Inferior epigastric artery is a vessel keen to iatrogenic laceration after various medical procedures due to its superficial route. In the majority of cases a pseudoaneurysm is formed, the patient remaining stable. However, in one case of IEA laceration after percutaneous biopsy a large haematoma was formed, surgical control failed and patient died [5].
Surgical ligation of the lacerated vessel was not attempted in our case due to obscuration of the vessel by a large haematoma and therefore retention sutures were placed around the lacerated lesion. In a similar case reported by Todd et al after laparotomy, surgical access to the haematoma allowed direct ligation of the vessel. However the patient turned unstable and the patient died 36 hrs later [5]. We believe that the IEA pseudoaneurysm formation 41 days after the biopsy was probably due to the gradual absorbance of the formed haematoma or of one of the retention sutures which resulted in relaxation of the tamponating forces on the lacerated vessel.

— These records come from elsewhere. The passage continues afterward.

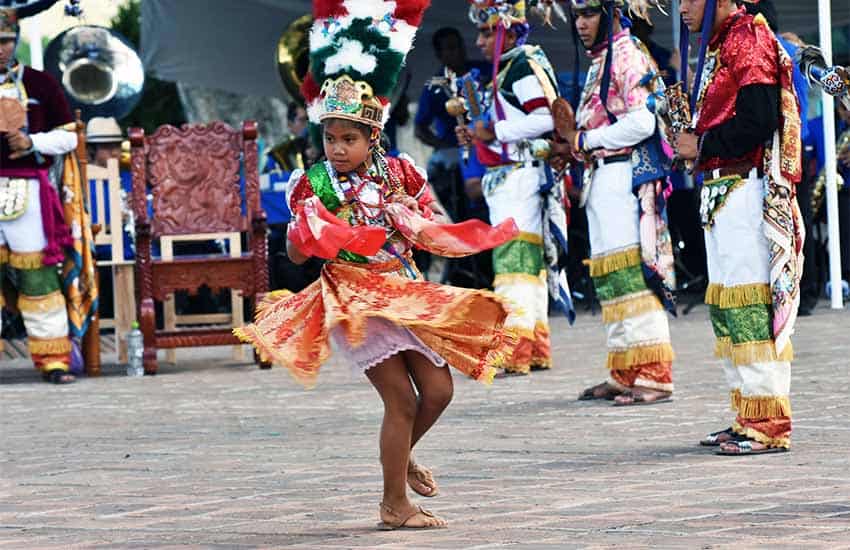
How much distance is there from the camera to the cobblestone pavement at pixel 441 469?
4973 millimetres

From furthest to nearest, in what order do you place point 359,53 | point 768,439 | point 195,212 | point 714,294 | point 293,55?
point 293,55 → point 195,212 → point 714,294 → point 768,439 → point 359,53

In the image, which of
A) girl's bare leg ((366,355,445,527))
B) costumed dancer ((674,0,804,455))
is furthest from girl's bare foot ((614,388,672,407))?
girl's bare leg ((366,355,445,527))

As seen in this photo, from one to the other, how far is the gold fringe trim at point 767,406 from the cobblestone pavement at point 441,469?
0.57 feet

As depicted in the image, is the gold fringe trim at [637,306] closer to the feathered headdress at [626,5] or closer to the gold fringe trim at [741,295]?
the feathered headdress at [626,5]

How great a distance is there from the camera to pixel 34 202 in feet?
34.0

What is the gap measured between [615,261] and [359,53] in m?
3.29

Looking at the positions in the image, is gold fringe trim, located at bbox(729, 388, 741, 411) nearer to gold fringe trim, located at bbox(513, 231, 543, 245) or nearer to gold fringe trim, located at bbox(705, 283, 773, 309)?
gold fringe trim, located at bbox(705, 283, 773, 309)

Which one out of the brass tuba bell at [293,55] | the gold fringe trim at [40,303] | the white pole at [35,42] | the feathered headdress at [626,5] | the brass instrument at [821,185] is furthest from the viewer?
the brass tuba bell at [293,55]

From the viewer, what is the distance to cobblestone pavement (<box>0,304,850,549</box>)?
497 centimetres

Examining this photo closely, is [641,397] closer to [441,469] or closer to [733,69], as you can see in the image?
[441,469]

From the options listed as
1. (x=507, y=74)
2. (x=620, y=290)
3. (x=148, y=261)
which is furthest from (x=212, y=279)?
(x=620, y=290)

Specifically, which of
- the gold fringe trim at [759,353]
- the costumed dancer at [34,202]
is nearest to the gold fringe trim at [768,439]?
the gold fringe trim at [759,353]

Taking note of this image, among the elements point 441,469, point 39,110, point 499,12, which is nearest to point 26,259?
point 39,110

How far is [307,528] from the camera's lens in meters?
5.13
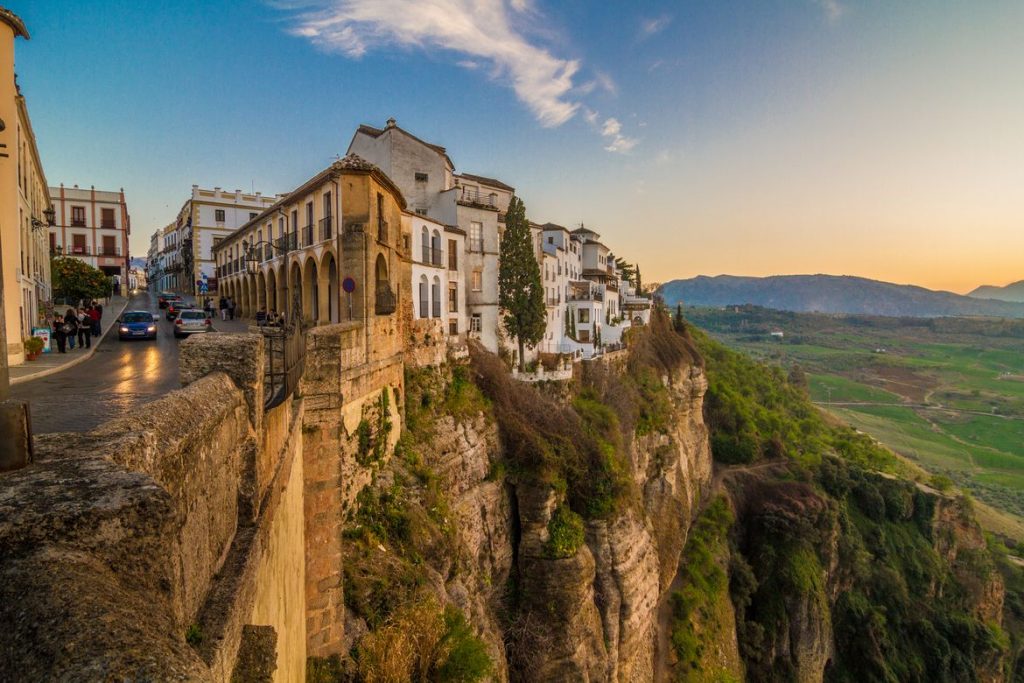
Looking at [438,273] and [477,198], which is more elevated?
[477,198]

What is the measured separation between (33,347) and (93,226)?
46306 mm

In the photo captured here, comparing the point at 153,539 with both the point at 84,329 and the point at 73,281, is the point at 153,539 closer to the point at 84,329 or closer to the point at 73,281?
the point at 84,329

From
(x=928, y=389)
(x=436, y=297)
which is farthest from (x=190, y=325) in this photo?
(x=928, y=389)

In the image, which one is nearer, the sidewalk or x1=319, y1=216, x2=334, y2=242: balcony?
the sidewalk

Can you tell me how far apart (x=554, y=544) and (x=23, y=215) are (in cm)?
2254

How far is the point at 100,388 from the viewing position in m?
8.96

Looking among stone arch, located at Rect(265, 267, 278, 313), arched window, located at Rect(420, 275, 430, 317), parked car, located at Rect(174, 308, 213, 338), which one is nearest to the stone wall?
parked car, located at Rect(174, 308, 213, 338)

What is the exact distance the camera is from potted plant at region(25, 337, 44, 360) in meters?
14.0

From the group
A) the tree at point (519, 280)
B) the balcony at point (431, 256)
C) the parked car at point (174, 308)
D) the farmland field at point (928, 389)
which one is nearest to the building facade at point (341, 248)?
the balcony at point (431, 256)

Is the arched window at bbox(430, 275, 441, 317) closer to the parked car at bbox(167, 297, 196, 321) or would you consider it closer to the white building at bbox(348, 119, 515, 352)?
the white building at bbox(348, 119, 515, 352)

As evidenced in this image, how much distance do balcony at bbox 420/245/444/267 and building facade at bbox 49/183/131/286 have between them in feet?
138

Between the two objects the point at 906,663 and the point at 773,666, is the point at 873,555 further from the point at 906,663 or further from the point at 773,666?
the point at 773,666

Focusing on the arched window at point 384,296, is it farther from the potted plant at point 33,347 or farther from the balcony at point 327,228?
the potted plant at point 33,347

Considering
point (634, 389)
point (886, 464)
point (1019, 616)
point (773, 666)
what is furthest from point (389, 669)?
point (1019, 616)
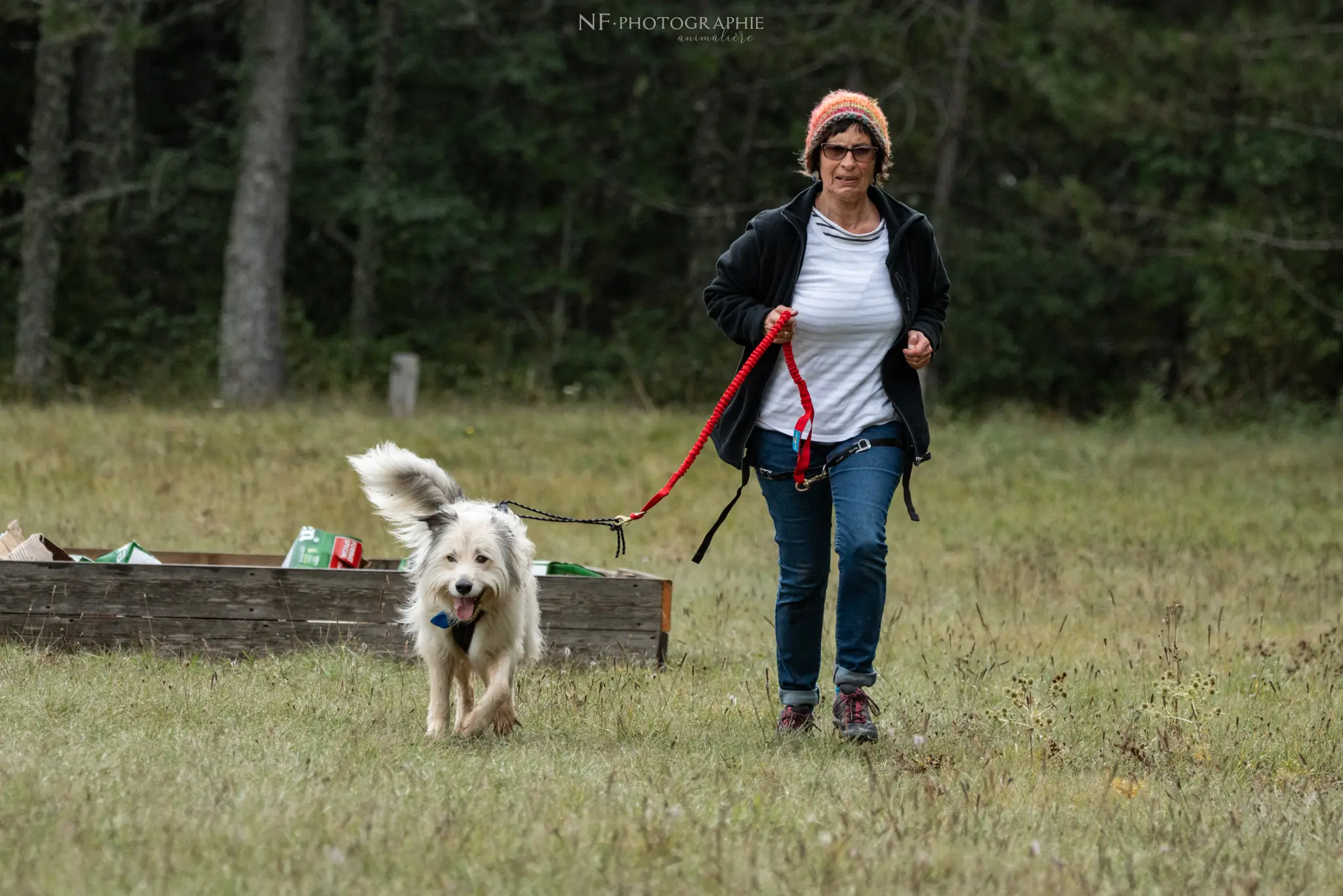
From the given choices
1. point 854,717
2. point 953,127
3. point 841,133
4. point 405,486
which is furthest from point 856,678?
point 953,127

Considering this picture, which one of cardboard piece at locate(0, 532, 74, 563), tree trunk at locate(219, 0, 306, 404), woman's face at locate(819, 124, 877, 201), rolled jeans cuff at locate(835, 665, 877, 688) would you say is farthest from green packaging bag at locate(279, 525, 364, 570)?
tree trunk at locate(219, 0, 306, 404)

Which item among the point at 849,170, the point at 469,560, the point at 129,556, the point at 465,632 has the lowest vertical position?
the point at 129,556

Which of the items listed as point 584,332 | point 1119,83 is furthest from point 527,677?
point 584,332

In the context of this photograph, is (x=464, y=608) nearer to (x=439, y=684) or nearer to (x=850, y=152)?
(x=439, y=684)

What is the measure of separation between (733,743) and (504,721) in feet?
2.68

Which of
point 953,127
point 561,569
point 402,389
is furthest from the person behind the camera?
point 953,127

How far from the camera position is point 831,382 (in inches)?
230

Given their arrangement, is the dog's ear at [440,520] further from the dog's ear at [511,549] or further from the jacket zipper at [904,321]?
the jacket zipper at [904,321]

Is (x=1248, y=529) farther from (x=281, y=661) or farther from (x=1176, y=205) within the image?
(x=1176, y=205)

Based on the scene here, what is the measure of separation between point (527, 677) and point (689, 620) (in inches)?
83.0

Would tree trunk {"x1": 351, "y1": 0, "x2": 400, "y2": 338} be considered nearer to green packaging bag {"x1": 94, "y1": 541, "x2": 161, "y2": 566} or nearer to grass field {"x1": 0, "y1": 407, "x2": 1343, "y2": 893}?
grass field {"x1": 0, "y1": 407, "x2": 1343, "y2": 893}

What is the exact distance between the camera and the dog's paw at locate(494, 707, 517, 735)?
5.86 meters

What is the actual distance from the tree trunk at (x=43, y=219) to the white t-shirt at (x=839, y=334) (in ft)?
60.4

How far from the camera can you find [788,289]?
5809 millimetres
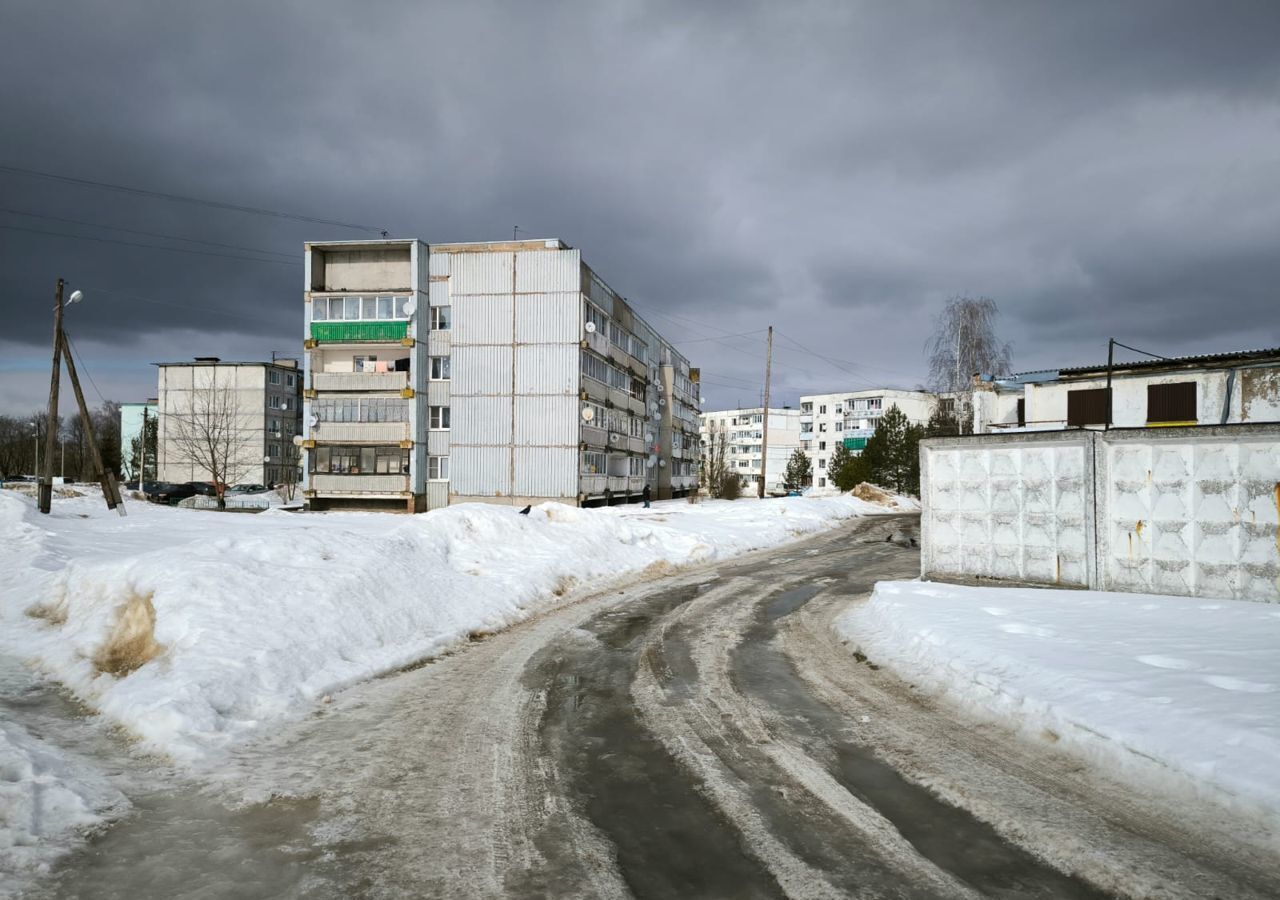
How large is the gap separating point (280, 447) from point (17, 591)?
83.5 m

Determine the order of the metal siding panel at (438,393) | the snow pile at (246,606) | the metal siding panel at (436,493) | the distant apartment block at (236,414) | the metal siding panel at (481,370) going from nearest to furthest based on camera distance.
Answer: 1. the snow pile at (246,606)
2. the metal siding panel at (481,370)
3. the metal siding panel at (436,493)
4. the metal siding panel at (438,393)
5. the distant apartment block at (236,414)

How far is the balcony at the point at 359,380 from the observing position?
148ft

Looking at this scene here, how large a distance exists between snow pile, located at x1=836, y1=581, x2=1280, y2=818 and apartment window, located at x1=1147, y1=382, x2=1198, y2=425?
16.0 metres

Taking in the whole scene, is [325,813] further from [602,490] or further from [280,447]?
[280,447]

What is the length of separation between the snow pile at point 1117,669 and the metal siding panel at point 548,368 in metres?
→ 33.7

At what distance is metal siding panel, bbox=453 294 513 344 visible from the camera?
4503 cm

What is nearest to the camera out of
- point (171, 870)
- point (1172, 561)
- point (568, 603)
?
point (171, 870)

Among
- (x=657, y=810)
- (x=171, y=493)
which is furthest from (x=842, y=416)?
(x=657, y=810)

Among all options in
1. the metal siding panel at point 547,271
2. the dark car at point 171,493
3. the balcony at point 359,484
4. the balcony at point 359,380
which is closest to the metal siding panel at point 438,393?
the balcony at point 359,380

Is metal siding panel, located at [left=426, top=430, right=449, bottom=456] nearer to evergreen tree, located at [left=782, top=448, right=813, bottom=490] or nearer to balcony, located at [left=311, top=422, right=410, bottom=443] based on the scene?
balcony, located at [left=311, top=422, right=410, bottom=443]

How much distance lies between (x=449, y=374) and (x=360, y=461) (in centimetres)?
772

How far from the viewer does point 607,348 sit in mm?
49000

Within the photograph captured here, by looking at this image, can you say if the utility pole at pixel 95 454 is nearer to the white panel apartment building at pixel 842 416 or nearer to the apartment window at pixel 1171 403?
the apartment window at pixel 1171 403

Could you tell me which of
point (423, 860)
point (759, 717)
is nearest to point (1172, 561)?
point (759, 717)
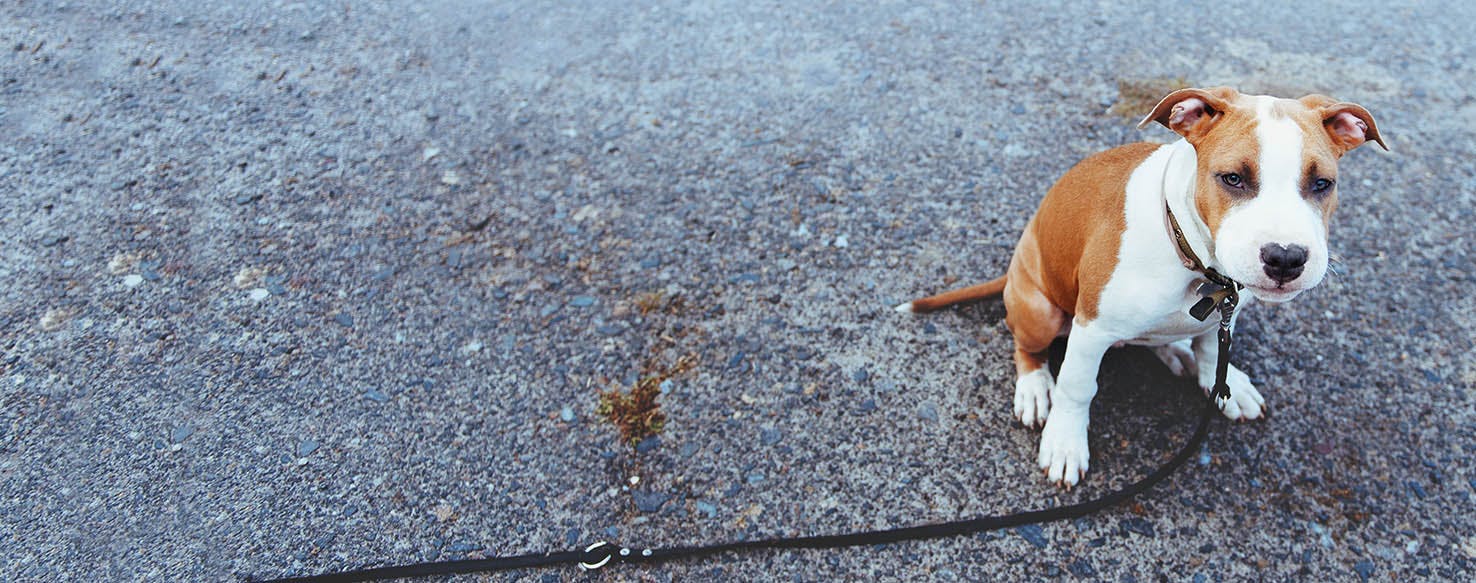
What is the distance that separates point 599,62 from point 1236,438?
3227 mm

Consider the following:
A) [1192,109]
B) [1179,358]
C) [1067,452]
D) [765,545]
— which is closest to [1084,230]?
[1192,109]

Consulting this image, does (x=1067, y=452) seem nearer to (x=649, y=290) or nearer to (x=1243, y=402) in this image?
(x=1243, y=402)

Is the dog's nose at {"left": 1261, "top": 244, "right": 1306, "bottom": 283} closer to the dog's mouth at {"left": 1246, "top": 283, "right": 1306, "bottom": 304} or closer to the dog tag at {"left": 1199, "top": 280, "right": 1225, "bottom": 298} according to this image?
the dog's mouth at {"left": 1246, "top": 283, "right": 1306, "bottom": 304}

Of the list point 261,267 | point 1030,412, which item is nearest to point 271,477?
point 261,267

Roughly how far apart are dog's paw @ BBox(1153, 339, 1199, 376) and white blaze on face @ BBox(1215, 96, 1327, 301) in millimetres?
1043

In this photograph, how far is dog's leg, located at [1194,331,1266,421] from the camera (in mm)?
2805

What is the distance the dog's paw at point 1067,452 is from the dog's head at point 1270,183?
2.71 feet

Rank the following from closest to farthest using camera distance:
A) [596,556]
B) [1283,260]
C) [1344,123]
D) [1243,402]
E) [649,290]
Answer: [1283,260] → [1344,123] → [596,556] → [1243,402] → [649,290]

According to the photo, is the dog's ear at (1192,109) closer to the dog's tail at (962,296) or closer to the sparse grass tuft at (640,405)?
the dog's tail at (962,296)

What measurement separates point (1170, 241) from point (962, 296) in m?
0.98

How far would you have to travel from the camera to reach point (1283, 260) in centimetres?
182

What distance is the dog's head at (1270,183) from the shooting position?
1838mm

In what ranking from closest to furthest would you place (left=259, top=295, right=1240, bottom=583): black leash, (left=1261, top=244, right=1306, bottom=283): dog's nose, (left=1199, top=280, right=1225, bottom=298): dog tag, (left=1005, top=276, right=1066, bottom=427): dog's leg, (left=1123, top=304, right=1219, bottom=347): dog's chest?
1. (left=1261, top=244, right=1306, bottom=283): dog's nose
2. (left=1199, top=280, right=1225, bottom=298): dog tag
3. (left=1123, top=304, right=1219, bottom=347): dog's chest
4. (left=259, top=295, right=1240, bottom=583): black leash
5. (left=1005, top=276, right=1066, bottom=427): dog's leg

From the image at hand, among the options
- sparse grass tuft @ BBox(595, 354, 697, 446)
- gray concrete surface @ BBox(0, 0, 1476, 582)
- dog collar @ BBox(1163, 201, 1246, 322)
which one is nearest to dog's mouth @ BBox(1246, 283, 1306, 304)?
dog collar @ BBox(1163, 201, 1246, 322)
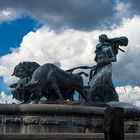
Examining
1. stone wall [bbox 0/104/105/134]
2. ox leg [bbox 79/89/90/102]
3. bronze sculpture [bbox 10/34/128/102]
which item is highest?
bronze sculpture [bbox 10/34/128/102]

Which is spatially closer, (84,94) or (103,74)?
(84,94)

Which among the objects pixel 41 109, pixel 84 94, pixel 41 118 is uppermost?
pixel 84 94

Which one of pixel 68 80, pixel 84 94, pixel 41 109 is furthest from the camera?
pixel 84 94

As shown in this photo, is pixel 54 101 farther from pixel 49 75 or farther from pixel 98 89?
pixel 98 89

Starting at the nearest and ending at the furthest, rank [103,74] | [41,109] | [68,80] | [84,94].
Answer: [41,109] < [68,80] < [84,94] < [103,74]

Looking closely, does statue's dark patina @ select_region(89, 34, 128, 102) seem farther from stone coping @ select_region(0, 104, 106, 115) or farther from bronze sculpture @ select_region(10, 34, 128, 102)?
stone coping @ select_region(0, 104, 106, 115)

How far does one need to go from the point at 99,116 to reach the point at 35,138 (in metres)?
7.43

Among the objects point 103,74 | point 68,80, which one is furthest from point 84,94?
point 103,74

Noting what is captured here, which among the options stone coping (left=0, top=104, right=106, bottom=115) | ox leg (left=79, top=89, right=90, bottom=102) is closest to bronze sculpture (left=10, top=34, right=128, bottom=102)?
ox leg (left=79, top=89, right=90, bottom=102)

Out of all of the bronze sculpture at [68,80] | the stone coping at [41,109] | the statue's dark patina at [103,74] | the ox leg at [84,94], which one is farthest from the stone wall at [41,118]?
the statue's dark patina at [103,74]

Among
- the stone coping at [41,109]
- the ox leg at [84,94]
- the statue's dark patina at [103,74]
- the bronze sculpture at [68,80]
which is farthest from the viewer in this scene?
the statue's dark patina at [103,74]

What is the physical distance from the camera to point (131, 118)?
21016mm

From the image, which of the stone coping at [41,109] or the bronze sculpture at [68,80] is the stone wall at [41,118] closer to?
the stone coping at [41,109]

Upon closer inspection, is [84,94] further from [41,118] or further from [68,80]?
[41,118]
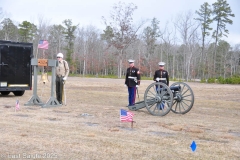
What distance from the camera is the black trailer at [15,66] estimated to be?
40.1 feet

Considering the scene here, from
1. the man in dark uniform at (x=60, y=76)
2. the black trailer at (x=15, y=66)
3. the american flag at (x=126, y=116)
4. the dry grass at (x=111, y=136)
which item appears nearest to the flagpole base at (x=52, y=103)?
the man in dark uniform at (x=60, y=76)

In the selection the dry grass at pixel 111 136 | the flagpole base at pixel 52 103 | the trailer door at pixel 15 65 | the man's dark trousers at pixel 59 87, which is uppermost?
the trailer door at pixel 15 65

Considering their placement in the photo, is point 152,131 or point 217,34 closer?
point 152,131

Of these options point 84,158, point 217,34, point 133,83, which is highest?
point 217,34

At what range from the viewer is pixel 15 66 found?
41.2 ft

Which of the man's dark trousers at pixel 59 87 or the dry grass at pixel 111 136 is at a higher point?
the man's dark trousers at pixel 59 87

Patients with IEA pseudoaneurysms may be hemodynamically stable or unstable, depending on the tamponating force that the extravasating blood receives from the surrounding tissues [1]-[4, 10].
Treatment options of IEA pseudoaneurysms include surgical ligation of the lacerated vessel [3], transcatheter embolization [2, 4, 6], percutaneous thrombin injection [10] or direct compression [1].
Percutaneous thrombin injection is a widely accepted method for the treatment of pseudoaneurysms of the common femoral artery (CFA) that usually occurs after catheterization for interventional procedures [7]. There is only one case in the literature of a spontaneous IEA pseudoaneurysm which was treated successfully with percutaneous thrombin injection [8]. We decided to apply this type of therapy in our patient due to her debilitating condition.
Thrombin failure has been reported in the literature. Sheiman et al, in a study of 54 patients with simple CFA iatrogenic pseudoaneurysms treated with percutaneous US-guided thrombin injection concluded that their failure rate of 9% was due to an underlying sonographically occult vascular injury due to vessel laceration or infection. They also speculated that need for a dose more than 1000U of thrombin for pseudoaneurysm thrombosis is an indirect indicator of a large arteriotomy site defect requiring closer clinical follow-up [12].
In the reported case of IEA pseudoaneurysm that was treated with percutaneous thrombin injection, Shabani et al. refer a rare case of spontaneous pseudoaneurysm [8]. The authors do not refer previous traumatic mechanism or shear forces; therefore we may presume that the IEA has not been previously seriously lacerated. In our case 1500 U of thrombin were given but treatment failed for unknown reasons. A possible explanation may be that damaged endothelium at sites of a large arteriotomy or laceration expresses thrombomodulin which complexes with thrombin to activate protein C. Activated protein C is known to activate an anticoagulation pathway [13] and reduce the relative size and number of fibrin fibers within maturing thrombus [14]. This mechanism may help to explain why the clot which developed within the unsuccessfully treated pseudoaneurysm underwent spontaneous thrombolysis within 24 hrs leading to pseudoaneurysm recurrence.
Percutaneous coil embolization has shown to be effective in the hemorrhage control in all the reported cases [2, 4, 6]. In all cases the proximal and distal portions of the feeding vessel has been embolized with coils and complete thrombosis of the pseudoaneurysm has been achieved. Ferer et al, recommend surgical treatment for the cases of large pseudoaneurysms and percutaneous embolization for smaller lesions [15]. In a more recent study Lam et al, reported two cases of large pseudoaneurysms that have been successfully embolized [2].
We attempted initially the thrombin approach due to the fact it is a simple, quick and safe technique, minimally invasive, painless and very effective. We believe that the significant vessel wall laceration was the cause of the thrombin failure. Nevertheless, the patient was successfully treated with percutaneous embolization which is a more invasive, established intravascular therapeutic approach. We suggest this approach sequence as the most appropriate in the cases of IEA pseudoaneurysms.